Raitt was among those who left. She earned a science degree at Nova Scotia’s St. Francis Xavier University, then a master’s in chemistry from the University of Guelph in Ontario, and finally a law degree from Toronto’s Osgoode Hall Law School. After working as a lawyer for the Toronto Port Authority, she was named its president and chief executive officer in 2002. In that role, she clashed with Toronto municipal politicians and with the Liberal government in Ottawa, experiences that she says politicized her and led her to run as a Conservative in the 2008 federal election.
Battling bad press early on as natural resources minister proved to be her political trial by fire. “It wasn’t what happened,” she says. “It was the inordinate amount of public attention it got, and press attention. It made me realize, ‘Okay, you’re in a bigger fishbowl now.’ ” She didn’t shy from controversy in Labour, though, cracking down on those high-profile strikes without hesitation. Ken Lewenza, who was president of the Canadian Auto Workers at that time, met often with Raitt, frequently in tense circumstances. Describing her as “very respectful, very accessible,” Lewenza, now retired, says her union roots helped them establish a rapport. Yet he can’t recall her bending on a single issue. “She was open, but she was never, never collaborative to the degree that the union’s input meant a hell of a lot,” he says.

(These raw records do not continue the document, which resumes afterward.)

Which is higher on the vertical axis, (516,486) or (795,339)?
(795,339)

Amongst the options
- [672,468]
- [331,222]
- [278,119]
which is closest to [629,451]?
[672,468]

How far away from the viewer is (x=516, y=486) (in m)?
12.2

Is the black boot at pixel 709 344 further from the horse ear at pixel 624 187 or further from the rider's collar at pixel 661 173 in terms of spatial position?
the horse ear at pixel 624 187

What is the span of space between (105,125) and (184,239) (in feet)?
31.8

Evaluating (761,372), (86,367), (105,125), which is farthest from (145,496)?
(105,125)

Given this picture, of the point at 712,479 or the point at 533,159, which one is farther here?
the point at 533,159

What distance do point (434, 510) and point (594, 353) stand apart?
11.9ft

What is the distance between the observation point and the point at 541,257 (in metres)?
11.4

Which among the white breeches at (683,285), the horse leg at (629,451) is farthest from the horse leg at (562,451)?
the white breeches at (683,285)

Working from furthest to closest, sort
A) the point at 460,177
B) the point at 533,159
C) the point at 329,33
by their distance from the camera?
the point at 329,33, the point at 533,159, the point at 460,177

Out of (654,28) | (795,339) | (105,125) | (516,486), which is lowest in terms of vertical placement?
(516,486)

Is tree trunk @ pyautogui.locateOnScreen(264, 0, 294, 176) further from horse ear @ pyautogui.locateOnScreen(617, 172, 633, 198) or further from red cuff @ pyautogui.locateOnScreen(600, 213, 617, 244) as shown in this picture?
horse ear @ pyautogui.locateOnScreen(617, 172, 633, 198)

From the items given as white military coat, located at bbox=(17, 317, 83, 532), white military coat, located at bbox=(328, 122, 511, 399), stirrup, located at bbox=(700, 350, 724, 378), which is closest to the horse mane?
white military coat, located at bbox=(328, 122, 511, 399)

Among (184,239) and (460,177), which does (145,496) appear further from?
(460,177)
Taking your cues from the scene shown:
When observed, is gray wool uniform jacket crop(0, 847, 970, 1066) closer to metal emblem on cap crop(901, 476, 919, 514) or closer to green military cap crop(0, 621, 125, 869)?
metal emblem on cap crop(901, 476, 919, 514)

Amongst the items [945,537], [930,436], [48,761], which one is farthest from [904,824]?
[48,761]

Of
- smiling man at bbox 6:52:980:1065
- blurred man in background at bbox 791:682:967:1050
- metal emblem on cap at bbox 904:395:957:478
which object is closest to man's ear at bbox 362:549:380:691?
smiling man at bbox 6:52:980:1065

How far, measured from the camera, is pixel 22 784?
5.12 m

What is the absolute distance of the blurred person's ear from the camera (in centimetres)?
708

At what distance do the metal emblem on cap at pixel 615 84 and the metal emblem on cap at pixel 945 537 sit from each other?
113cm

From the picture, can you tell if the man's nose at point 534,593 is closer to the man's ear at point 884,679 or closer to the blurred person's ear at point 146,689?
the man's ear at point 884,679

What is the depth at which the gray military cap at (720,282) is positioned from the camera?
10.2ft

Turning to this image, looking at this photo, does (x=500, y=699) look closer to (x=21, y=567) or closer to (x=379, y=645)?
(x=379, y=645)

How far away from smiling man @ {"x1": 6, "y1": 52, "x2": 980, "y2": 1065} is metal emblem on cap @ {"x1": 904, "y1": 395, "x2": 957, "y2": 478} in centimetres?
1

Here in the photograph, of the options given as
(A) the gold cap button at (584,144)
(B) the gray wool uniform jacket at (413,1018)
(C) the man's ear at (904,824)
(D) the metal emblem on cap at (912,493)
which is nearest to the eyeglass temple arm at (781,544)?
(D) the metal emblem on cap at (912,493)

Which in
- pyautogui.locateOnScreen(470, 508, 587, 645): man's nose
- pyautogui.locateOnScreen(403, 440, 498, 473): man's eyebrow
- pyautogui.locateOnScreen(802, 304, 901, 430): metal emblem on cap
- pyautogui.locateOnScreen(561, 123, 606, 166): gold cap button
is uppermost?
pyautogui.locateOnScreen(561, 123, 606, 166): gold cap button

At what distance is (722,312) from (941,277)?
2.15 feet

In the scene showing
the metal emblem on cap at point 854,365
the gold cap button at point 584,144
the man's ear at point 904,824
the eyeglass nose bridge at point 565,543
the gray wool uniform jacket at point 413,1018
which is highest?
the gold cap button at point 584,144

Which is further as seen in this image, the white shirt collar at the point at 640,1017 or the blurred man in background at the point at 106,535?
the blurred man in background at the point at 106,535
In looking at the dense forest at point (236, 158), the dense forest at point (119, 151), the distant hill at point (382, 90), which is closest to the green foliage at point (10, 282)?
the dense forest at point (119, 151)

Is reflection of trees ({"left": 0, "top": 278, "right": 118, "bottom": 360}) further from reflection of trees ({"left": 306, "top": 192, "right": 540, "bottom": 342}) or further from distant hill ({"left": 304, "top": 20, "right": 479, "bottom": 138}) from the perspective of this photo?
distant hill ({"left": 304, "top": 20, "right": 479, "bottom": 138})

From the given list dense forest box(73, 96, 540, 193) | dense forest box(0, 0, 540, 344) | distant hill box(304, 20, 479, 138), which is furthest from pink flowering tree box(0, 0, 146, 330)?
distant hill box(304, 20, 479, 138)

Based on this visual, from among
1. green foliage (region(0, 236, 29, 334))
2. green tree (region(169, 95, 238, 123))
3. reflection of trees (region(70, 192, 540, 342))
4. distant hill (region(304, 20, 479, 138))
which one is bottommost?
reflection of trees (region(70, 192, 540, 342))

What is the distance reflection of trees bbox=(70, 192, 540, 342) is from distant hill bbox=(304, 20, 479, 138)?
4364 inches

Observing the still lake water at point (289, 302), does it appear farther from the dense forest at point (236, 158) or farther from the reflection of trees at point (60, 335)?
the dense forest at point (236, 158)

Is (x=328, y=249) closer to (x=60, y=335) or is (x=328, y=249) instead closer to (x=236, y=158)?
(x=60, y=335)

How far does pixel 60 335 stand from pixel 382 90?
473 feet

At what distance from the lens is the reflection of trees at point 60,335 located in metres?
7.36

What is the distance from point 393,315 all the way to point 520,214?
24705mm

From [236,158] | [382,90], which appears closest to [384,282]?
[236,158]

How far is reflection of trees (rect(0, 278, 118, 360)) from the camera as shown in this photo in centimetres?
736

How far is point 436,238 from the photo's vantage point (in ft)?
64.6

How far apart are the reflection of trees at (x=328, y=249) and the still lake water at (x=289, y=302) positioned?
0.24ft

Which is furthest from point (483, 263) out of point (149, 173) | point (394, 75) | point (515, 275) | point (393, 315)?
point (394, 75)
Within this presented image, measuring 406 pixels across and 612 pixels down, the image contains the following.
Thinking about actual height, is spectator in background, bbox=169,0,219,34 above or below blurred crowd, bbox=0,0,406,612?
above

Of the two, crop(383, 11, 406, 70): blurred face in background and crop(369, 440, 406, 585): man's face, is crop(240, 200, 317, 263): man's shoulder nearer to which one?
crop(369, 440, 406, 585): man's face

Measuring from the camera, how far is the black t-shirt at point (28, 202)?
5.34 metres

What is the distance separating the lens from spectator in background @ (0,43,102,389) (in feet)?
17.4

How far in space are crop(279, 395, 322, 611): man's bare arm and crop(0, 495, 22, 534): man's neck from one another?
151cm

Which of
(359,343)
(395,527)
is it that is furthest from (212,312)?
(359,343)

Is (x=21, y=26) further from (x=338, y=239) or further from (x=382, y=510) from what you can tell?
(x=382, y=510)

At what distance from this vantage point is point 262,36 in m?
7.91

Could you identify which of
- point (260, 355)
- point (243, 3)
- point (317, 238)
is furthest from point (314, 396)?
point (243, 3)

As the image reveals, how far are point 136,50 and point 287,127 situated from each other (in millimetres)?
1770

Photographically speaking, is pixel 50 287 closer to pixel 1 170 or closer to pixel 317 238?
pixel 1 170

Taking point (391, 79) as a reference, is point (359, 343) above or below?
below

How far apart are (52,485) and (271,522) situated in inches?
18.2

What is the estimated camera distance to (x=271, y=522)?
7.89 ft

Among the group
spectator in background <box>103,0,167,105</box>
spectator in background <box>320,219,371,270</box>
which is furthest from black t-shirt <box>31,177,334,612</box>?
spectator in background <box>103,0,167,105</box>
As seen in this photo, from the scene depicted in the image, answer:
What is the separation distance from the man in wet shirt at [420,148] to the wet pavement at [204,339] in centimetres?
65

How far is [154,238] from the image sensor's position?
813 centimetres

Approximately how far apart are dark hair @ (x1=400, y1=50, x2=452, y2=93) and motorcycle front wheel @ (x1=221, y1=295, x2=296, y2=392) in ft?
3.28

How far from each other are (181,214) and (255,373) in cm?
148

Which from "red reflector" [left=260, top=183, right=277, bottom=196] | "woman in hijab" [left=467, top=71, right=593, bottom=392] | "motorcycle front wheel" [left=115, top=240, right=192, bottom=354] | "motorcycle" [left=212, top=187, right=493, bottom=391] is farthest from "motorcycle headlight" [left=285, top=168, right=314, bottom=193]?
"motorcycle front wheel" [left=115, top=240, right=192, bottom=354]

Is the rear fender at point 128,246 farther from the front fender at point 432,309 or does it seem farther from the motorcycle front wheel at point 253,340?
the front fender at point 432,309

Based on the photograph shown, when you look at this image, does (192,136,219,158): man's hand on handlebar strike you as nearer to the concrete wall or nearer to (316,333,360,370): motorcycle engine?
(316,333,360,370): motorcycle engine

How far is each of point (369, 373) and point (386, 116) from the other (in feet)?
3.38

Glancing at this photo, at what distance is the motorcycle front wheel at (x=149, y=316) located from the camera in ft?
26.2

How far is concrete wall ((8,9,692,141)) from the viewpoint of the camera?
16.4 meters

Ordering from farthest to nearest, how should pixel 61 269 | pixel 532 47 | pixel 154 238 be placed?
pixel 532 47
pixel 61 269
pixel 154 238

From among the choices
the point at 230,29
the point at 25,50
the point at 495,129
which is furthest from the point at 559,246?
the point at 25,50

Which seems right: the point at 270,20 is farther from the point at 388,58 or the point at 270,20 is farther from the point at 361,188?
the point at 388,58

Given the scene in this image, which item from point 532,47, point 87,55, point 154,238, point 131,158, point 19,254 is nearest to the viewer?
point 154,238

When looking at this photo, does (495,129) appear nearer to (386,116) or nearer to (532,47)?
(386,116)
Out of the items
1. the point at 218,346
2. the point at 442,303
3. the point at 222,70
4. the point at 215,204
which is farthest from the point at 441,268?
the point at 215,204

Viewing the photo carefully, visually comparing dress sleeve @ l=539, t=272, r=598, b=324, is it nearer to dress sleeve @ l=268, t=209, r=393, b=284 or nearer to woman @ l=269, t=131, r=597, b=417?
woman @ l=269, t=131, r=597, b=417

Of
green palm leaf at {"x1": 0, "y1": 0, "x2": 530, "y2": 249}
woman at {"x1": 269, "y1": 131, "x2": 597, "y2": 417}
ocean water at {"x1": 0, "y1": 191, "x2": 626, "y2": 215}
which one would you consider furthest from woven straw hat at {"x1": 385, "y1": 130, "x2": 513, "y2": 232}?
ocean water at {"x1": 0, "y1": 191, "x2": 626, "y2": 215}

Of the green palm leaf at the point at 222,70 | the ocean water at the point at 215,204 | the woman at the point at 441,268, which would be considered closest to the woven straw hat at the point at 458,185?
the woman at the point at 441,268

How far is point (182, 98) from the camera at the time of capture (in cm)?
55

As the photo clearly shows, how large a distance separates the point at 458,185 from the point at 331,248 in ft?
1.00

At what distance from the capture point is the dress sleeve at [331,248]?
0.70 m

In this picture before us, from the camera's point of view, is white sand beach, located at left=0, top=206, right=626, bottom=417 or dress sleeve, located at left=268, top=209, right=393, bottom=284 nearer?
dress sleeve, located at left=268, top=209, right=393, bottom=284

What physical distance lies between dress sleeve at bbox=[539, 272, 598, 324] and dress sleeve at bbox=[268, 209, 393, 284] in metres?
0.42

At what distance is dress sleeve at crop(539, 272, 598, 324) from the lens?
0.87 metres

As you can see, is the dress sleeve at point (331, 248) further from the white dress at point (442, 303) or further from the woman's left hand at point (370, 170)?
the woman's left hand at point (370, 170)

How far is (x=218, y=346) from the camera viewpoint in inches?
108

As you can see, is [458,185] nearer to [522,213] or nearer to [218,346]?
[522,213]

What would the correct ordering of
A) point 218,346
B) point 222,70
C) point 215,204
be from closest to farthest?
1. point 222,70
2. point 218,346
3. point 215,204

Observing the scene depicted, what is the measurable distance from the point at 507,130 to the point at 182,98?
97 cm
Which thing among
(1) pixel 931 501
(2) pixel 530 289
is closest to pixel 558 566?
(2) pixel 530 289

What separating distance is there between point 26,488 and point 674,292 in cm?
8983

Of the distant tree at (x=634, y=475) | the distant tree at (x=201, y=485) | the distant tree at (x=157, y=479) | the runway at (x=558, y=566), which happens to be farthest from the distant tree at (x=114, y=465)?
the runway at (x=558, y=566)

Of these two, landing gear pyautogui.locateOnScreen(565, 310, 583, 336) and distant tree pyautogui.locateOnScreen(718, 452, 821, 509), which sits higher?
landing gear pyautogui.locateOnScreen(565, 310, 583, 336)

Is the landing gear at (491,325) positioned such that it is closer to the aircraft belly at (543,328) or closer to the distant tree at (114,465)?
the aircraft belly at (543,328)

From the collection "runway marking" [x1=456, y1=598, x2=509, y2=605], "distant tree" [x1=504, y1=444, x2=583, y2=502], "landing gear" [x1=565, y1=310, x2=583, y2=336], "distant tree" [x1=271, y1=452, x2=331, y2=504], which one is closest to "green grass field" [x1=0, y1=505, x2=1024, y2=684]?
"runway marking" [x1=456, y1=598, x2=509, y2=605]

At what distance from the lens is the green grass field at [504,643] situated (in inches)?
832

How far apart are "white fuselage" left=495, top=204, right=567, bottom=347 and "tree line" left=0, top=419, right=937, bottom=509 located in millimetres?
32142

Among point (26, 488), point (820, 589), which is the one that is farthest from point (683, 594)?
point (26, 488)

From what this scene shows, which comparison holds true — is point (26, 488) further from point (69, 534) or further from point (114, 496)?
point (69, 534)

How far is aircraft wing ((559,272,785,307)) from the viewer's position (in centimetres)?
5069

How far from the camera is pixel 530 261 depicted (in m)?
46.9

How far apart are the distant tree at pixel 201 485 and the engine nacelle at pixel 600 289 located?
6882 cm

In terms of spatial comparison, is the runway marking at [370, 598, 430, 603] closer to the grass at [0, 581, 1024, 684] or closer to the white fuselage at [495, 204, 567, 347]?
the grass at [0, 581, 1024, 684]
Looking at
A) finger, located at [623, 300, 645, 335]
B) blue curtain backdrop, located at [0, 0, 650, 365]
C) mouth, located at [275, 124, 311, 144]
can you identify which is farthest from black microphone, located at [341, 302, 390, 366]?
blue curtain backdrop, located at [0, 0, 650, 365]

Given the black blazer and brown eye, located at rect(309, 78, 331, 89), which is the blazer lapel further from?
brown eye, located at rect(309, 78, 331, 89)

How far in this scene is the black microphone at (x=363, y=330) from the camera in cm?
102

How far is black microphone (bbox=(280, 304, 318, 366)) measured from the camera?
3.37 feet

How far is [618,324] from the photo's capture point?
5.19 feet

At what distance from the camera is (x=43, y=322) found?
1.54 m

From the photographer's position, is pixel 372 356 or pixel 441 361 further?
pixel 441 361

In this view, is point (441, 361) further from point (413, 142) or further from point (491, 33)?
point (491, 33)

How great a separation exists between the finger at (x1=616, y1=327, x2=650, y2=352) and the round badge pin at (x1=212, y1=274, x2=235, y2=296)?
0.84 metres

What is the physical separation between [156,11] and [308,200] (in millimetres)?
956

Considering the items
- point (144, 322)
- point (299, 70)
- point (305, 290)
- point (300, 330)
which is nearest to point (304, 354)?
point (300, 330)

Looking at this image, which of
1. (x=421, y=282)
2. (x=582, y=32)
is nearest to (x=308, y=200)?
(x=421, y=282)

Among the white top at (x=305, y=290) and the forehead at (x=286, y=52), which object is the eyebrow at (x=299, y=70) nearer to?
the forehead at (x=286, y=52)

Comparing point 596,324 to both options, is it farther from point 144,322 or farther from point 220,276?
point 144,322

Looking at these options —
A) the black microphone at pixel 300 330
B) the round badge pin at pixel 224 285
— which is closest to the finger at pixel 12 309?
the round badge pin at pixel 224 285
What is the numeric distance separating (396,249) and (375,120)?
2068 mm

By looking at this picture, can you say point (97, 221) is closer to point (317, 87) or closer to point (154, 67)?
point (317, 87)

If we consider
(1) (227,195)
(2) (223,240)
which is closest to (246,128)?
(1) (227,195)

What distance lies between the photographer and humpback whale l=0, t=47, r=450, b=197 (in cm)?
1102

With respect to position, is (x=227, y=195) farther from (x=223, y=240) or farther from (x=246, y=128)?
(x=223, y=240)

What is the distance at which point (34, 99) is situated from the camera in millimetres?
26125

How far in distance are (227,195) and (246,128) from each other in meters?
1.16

Lewenza does credit her with spearheading the creation of a national standard to help guide Canadian employers and unions on promoting mental health in the workplace. The voluntary code, created by the federal government along with the Mental Health Commission of Canada and the Canadian Standards Association, was announced last year. Lewenza says he would have preferred to see Ottawa impose regulations and boost funding. “She wanted more of an education program, an awareness program, and wasn’t really willing to use the full force of government,” he says. “But she was compassionate about it.” Raitt talked in a speech in 2012 about her own postpartum depression, after the second of her two sons was born in 2004. It added another dimension to a political persona built mostly around flinty toughness. Along with the rail-safety file, Raitt has also been in the news as minister responsible for Canada Post, as the Crown corporation moves to eliminate home mail delivery. On that contentious issue, her message, as usual, is blunt. Traditional to-the-door service is, she declares, just too expensive. Opposition MPs depict her as callous toward seniors who will have to walk to get their mail. “I think just being calm and rational isn’t a coldness,” she says. “It’s respecting people and telling them the truth, instead of a story that pushes off a decision because it’s not popular.” Nobody can accuse Raitt of that. By embracing even the thorniest files, she is well on her way to becoming the most notable top-tier Harper minister to execute a cabinet comeback.